Each pixel is controlled by a separate transistor (a tiny electronic component) that can switch it on or off many times each second.
Photo: How liquid crystals switch light on and off. In one orientation, polarized light cannot pass through the crystals so they appear dark (left side photo). In a different orientation, polarized light passes through okay so the crystals appear bright (right side photo). We can make the crystals change orientation—and switch their pixels on and off—simply by applying an electric field. Photo from liquid crystal research by David Weitz courtesy of NASA Marshall Space Flight Center (NASA-MSFC).
What's the difference between LCD and plasma?
A plasma screen looks similar to an LCD, but works
in a completely different way: each pixel is effectively a microscopic fluorescent
lamp glowing with plasma. A plasma is a very hot form of gas in
which the atoms have blown apart to make negatively charged electrons
and positively charged ions (atoms minus their electrons). These move
about freely, producing a fuzzy glow of light whenever they collide.
Plasma screens can be made much bigger than ordinary cathode-ray tube televisions, but they
are also much more expensive.
A brief history of LCDs
- 1888: Friedrich Reinitzer, an Austrian plant scientist, discovers liquid crystals while studying a chemical called cholesteryl benzoate. It seems to have two distinct crystal forms, one solid and one liquid, each with its own melting point.
- 1889: Building on Reinitzer's work, German chemist and physicist Otto Lehmann coins the term "liquid crystals" (originally, "flowing crystals" or "fliessende Krystalle" in German) and carries out more detailed research using polarized light. Although his work is nominated for a Nobel Prize, he never actually wins one.
- 1962: RCA's Richard Williams begins to research the optical properties of nematic liquid crystals. He files his groundbreaking LCD patent
(US Patent 3,322,485) on November 9, 1962 and it's finally granted almost five years later on May 30, 1967.
Artwork: Richard Williams set out the principle of LCD displays in US Patent 3,322,485. A layer of liquid crystals (yellow) between two transparent plates (red) switches the display on and off when a voltage (blue) is applied. Artwork courtesy of US Patent and Trademark Office.
- 1960s: RCA engineers like George Heilmeier build on this theoretical research to produce the very first practical electronic displays, hoping to create LCD televisions.
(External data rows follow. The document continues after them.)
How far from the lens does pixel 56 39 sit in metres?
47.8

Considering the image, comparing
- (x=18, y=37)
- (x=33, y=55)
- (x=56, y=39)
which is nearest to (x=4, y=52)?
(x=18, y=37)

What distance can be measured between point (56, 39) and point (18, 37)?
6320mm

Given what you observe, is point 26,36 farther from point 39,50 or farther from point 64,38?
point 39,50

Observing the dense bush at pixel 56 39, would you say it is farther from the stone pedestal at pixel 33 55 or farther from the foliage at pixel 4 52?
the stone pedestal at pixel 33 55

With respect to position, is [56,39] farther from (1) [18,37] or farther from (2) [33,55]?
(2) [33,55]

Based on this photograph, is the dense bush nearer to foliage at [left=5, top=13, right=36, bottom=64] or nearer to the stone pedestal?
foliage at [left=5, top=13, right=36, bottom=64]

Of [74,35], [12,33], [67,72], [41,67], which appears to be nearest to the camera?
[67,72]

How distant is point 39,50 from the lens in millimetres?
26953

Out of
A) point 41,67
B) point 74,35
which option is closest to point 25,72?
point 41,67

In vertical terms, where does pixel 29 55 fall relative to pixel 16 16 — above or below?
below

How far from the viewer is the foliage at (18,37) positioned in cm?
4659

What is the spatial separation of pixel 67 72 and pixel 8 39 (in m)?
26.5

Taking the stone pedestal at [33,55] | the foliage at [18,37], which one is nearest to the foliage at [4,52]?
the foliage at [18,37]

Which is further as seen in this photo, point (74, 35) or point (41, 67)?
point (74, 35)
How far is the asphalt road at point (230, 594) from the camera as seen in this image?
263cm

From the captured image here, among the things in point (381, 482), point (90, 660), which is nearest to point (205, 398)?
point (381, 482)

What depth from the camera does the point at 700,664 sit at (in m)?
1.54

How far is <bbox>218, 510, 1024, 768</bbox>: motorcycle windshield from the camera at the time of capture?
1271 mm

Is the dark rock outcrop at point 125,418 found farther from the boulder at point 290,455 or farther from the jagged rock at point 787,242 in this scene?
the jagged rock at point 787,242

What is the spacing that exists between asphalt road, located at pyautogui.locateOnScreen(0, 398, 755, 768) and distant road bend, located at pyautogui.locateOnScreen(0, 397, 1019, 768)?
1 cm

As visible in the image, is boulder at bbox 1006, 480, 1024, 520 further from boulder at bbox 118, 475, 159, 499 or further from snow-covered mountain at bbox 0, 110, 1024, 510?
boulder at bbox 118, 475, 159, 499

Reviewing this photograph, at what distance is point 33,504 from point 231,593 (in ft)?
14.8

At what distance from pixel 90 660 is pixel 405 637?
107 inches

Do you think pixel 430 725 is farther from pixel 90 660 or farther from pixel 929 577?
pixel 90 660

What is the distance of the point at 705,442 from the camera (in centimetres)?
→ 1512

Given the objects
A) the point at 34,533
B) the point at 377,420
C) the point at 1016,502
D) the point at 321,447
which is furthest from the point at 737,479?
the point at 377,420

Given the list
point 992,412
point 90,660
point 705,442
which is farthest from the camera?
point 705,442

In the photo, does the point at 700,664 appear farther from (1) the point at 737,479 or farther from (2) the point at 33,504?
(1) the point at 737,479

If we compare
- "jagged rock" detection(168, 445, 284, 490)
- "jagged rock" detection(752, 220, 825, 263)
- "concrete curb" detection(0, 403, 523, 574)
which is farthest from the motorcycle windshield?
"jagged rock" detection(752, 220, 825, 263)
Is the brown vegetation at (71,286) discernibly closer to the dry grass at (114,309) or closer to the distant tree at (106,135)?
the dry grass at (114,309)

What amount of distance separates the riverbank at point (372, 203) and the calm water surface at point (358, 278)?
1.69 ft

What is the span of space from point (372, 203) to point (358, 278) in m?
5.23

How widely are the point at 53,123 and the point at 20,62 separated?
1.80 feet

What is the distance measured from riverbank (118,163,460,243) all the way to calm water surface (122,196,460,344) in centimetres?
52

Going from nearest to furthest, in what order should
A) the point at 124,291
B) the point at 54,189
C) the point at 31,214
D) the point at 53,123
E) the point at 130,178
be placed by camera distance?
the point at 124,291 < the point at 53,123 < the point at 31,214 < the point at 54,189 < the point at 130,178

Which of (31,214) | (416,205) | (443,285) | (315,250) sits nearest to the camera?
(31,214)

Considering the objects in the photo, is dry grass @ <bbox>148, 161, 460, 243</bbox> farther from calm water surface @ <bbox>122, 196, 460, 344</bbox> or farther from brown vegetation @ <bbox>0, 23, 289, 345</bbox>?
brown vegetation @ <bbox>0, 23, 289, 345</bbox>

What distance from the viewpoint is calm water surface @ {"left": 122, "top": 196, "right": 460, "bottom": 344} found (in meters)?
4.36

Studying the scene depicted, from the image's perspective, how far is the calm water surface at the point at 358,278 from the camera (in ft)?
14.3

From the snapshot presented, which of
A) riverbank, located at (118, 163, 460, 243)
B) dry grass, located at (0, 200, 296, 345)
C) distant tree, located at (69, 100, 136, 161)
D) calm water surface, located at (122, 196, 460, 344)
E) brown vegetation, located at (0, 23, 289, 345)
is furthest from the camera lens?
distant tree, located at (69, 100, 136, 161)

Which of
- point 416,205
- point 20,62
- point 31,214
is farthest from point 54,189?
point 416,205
- 1968: RCA publicly unveils LCD technology at a press conference, prompting
The New York Times to anticipate products like "A thin television screen that can be hung on the living-room wall like a painting."
- 1968: French scientist Pierre-Gilles de Gennes carries out groundbreaking research into phase transitions involving liquid crystals, for which he wins the Nobel Prize in Physics in 1991.
- 1969: RCA's Wolfgang Helfrich develops twisted nematic LCDs based on polarized light, but the company is skeptical and shies away from developing them. At Kent State University, James Fergason develops and patents an alternative version of the same idea. Today, Helfrich, his collaborator Martin Schadt, and Fergason are jointly credited with inventing the modern LCD.
- 1970: Having failed to commercialize the LCD, RCA sells its technology to Timex, which popularizes LCDs in the first digital wristwatches.
- 1973: Sharp unveils the world's first LCD pocket calculator (the EL-805).
- 1980: STN (super twisted nematic) displays appear, with far more pixels offering higher resolution images.
- 1988: 100 years after the discovery of liquid crystals, Sharp sounds the death knell for cathode-ray tubes when it produces the first 14-inch color TV with a TFT (thin-film transistor) LCD display.
- 2010s: Optical scientists experiment with more efficient, richer-colored LCDs based on quantum dots.